Sunday, November 23, 2014

Chapter 12

A lot of significant events happened in the fifteenth century. We first read about the Paleolithic people. These people were hunter and gatherers and learned much from the outsiders. Over at the Islamic world, the most notable empire of the fifteenth century was the Ottoman Empire. The Ottoman Empire was a great empire with a professional culture and economy, and had a diverse amount of people. To the east, the Safavid Empire was introducing a separation of political and religious ideologies. Across the ocean we go to the Americas. In the Americas there was the Aztec and Inca empires. In the Aztec empire, they had a powerful and well-structured empire with an estimate of 6 million people. The Aztecs were known for their sacrificial rituals in order to please their gods.  More to the south was the Inca Empire. The Incas were more of a bureaucratic empire, meaning their government was not elected.
In the Incas women were also important to their civilization. Women with special skills in textiles, metal goods, and other related skills were taking away from their homes as young girls.

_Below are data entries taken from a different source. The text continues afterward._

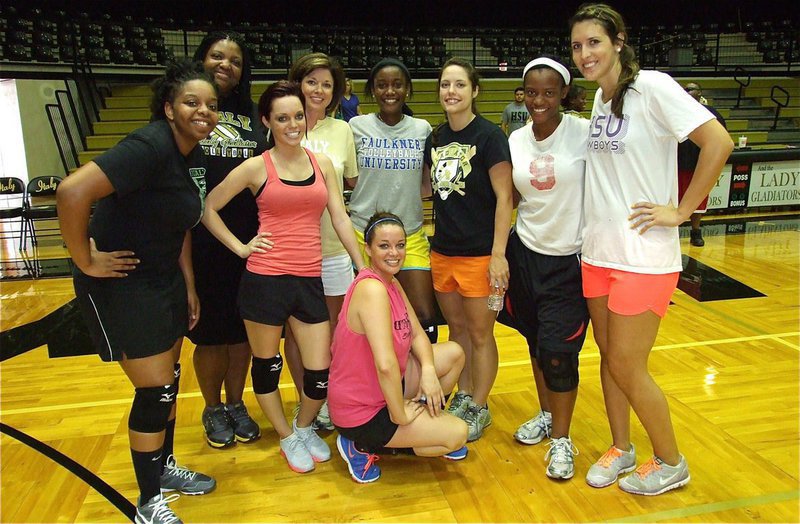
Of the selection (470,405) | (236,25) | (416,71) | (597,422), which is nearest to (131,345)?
(470,405)

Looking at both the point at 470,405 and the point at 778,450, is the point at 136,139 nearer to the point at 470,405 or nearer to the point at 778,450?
the point at 470,405

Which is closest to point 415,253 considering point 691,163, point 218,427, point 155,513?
point 218,427

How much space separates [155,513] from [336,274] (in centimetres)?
125

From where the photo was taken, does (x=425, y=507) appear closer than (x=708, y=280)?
Yes

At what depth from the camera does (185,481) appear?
2504mm

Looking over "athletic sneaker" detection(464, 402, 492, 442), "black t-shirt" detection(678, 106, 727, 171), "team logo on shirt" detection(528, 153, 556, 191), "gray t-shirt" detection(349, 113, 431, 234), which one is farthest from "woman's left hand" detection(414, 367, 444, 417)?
"black t-shirt" detection(678, 106, 727, 171)

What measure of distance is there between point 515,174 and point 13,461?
8.52 feet

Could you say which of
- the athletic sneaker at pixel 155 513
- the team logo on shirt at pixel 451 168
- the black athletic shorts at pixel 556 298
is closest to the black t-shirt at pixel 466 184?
the team logo on shirt at pixel 451 168

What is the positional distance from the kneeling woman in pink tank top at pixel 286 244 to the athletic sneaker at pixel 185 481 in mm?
354

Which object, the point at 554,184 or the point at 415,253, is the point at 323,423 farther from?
the point at 554,184

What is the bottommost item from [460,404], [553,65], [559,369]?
[460,404]

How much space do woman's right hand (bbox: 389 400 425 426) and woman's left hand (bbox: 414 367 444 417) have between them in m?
0.04

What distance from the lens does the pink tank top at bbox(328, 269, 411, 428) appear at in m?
2.41

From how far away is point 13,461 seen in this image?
2.74m
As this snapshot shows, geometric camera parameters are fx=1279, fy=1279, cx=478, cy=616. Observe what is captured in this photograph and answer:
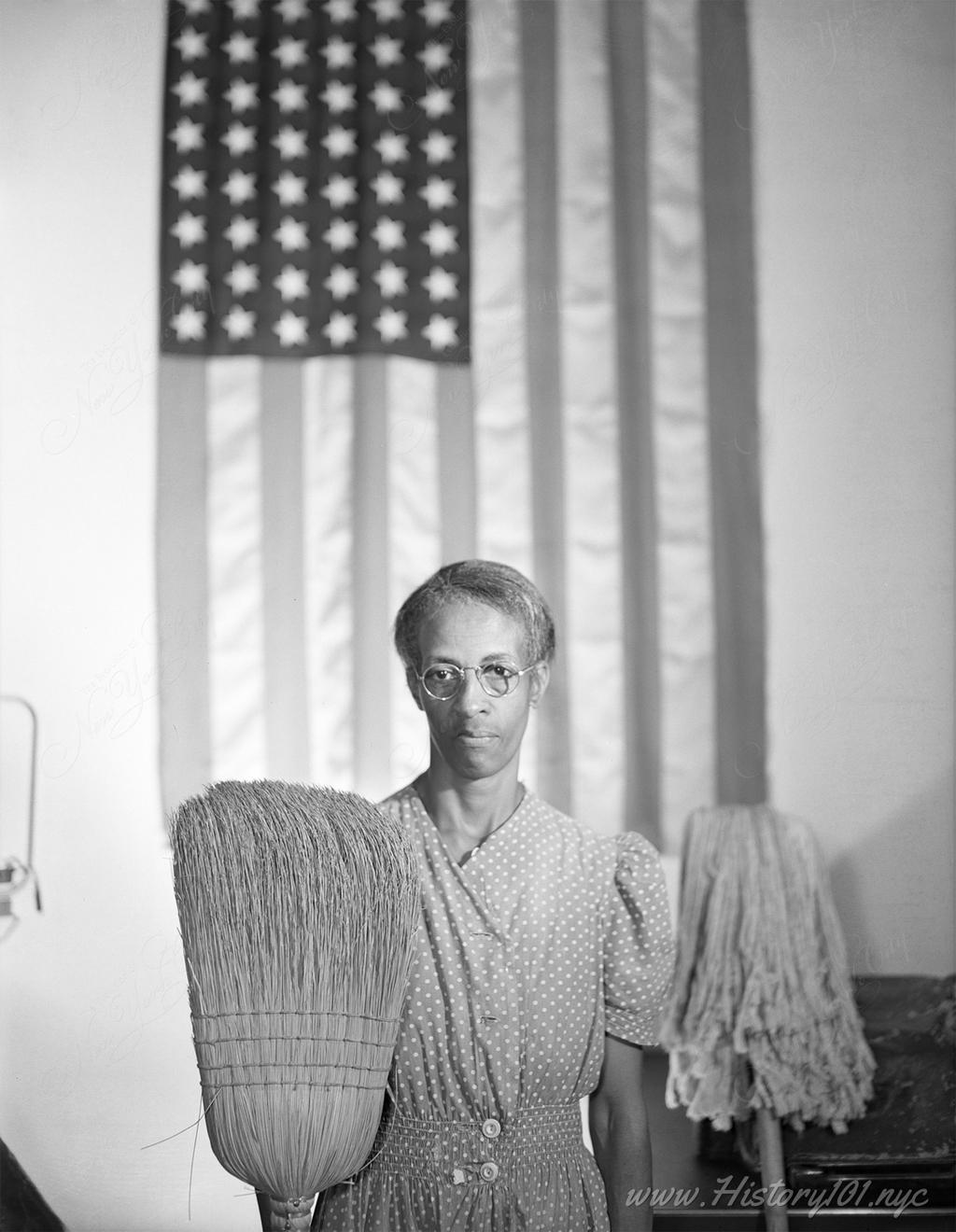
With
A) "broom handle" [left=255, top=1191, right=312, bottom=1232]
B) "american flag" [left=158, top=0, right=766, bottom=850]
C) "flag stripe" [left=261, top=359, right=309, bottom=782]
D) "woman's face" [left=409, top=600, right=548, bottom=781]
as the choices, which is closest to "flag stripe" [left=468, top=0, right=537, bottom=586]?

These young girls would be trained in Inca ideology and be trained to be a hard worker. After reading that I thought that they would be sent back to their homes, but they were taken away as a young girl. So once older, they do not have any children or a husband to go back to. So instead they would be given away to men as wives. Some would become priestesses and were known as “wives of the sun." It is a good thing that we do not follow the same ideologies as they did in the fifteenth century.